* _SET EXERCISE_
Write out all entries word for word.

* _DATA TO USE_
======

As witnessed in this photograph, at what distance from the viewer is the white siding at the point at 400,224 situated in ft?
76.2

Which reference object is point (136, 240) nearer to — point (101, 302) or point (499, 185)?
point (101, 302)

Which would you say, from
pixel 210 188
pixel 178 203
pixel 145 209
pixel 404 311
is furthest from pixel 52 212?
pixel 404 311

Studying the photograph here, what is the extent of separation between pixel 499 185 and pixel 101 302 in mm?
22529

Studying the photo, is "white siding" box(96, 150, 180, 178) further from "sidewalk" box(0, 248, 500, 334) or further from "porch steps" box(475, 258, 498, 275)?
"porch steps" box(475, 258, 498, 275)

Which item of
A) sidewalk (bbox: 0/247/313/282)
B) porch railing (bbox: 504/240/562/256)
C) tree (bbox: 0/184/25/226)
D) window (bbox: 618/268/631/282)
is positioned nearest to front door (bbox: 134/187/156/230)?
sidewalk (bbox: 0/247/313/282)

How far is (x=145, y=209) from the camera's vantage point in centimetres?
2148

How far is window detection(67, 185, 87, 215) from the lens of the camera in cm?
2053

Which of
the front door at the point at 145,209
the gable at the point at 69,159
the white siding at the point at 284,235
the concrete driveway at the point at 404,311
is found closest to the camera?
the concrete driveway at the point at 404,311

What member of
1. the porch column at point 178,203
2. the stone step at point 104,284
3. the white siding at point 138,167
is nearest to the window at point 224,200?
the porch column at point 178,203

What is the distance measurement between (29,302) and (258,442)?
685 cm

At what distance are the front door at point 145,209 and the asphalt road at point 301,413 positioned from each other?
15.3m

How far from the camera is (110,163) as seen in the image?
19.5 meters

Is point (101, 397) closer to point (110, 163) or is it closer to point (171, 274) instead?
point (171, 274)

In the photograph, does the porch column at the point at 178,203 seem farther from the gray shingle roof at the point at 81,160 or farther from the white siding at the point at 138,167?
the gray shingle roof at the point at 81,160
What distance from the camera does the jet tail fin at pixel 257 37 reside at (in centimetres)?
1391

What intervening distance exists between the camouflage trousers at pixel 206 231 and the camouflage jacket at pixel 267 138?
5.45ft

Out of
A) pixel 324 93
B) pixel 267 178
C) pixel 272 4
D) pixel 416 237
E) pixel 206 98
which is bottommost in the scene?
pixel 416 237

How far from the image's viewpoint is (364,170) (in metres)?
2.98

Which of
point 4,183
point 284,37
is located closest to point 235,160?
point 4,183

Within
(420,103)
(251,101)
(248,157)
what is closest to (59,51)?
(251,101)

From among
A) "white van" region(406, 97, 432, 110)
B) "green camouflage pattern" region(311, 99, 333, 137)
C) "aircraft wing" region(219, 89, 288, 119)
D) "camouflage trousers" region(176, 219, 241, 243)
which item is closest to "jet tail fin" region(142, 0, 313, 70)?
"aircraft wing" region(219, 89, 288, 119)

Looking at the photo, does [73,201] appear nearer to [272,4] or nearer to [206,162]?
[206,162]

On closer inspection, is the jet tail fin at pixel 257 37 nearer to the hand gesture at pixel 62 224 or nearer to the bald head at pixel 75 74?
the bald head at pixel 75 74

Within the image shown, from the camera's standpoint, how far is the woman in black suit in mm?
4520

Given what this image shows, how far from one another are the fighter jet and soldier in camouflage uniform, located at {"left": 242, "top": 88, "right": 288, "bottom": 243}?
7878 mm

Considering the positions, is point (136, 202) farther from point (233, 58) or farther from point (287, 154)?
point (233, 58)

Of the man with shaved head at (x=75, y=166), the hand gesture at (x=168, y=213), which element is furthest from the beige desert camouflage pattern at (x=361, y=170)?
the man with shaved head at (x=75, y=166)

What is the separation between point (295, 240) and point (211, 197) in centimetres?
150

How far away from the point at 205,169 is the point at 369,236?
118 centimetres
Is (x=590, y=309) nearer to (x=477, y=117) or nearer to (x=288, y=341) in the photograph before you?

======

* _SOLUTION FOR THIS EXERCISE_
As witnessed in this photograph, at what distance from the viewer is the white siding at the point at 400,224 situated in ft?
76.2

Which reference object is point (136, 240) nearer to — point (101, 302) or point (499, 185)?
point (101, 302)

Which would you say, from
pixel 210 188
pixel 178 203
pixel 145 209
pixel 404 311
is furthest from pixel 52 212?
pixel 404 311

Studying the photograph here, what is the extent of separation between pixel 499 185 and pixel 101 302 in mm?
22529

Studying the photo, is "white siding" box(96, 150, 180, 178) further from "sidewalk" box(0, 248, 500, 334) or further from "porch steps" box(475, 258, 498, 275)?
"porch steps" box(475, 258, 498, 275)

Which item of
A) sidewalk (bbox: 0/247/313/282)
B) porch railing (bbox: 504/240/562/256)
C) tree (bbox: 0/184/25/226)
D) window (bbox: 618/268/631/282)
is positioned nearest to front door (bbox: 134/187/156/230)?
sidewalk (bbox: 0/247/313/282)

How far is (x=145, y=209) from the camera's vantage point in centimetres?
2148

How far is window detection(67, 185, 87, 215) from the lens of the camera in cm?
2053

Which of
the front door at the point at 145,209
the gable at the point at 69,159
the white siding at the point at 284,235
the concrete driveway at the point at 404,311
is found closest to the camera?
the concrete driveway at the point at 404,311

What member of
1. the porch column at point 178,203
2. the stone step at point 104,284
3. the white siding at point 138,167
is nearest to the window at point 224,200?
the porch column at point 178,203

What is the distance measurement between (29,302) and (258,442)?
685 cm

At what distance are the front door at point 145,209 and the asphalt road at point 301,413 positioned from each other?
15.3m

How far from the camera is (110,163) as seen in the image?
19.5 meters

Is point (101, 397) closer to point (110, 163) or is it closer to point (171, 274) instead?
point (171, 274)

In the photograph, does the porch column at the point at 178,203 seem farther from the gray shingle roof at the point at 81,160 or farther from the white siding at the point at 138,167?
the gray shingle roof at the point at 81,160
What distance from the camera does the jet tail fin at pixel 257 37 reside at (in centimetres)?
1391

What intervening distance exists between the camouflage trousers at pixel 206 231 and the camouflage jacket at pixel 267 138?
5.45ft

Out of
A) pixel 324 93
B) pixel 267 178
C) pixel 272 4
D) pixel 416 237
E) pixel 206 98
which is bottommost in the scene?
pixel 416 237

How far from the image's viewpoint is (364,170) (in metres)?
2.98

Which of
point 4,183
point 284,37
is located closest to point 235,160?
point 4,183

Within
(420,103)
(251,101)
(248,157)
what is closest to (59,51)?
(251,101)

From among
A) "white van" region(406, 97, 432, 110)
B) "green camouflage pattern" region(311, 99, 333, 137)
C) "aircraft wing" region(219, 89, 288, 119)
D) "camouflage trousers" region(176, 219, 241, 243)
which item is closest to "jet tail fin" region(142, 0, 313, 70)?
"aircraft wing" region(219, 89, 288, 119)

Looking at the photo, does [73,201] appear nearer to [272,4] or nearer to [206,162]?
[206,162]

On closer inspection, is the jet tail fin at pixel 257 37 nearer to the hand gesture at pixel 62 224 or nearer to the bald head at pixel 75 74?
the bald head at pixel 75 74

Within the image shown, from the camera's standpoint, how far is the woman in black suit in mm?
4520

Given what this image shows, how far from one another are the fighter jet and soldier in camouflage uniform, located at {"left": 242, "top": 88, "right": 288, "bottom": 243}?
7878 mm

Considering the positions, is point (136, 202) farther from point (233, 58) or farther from point (287, 154)?
point (233, 58)

Of the man with shaved head at (x=75, y=166), the hand gesture at (x=168, y=213), which element is furthest from the beige desert camouflage pattern at (x=361, y=170)?
the man with shaved head at (x=75, y=166)

What is the separation between point (295, 240) and point (211, 197) in centimetres?
150

How far away from the point at 205,169 is the point at 369,236?
118 centimetres
Is (x=590, y=309) nearer to (x=477, y=117) or nearer to (x=288, y=341) in the photograph before you?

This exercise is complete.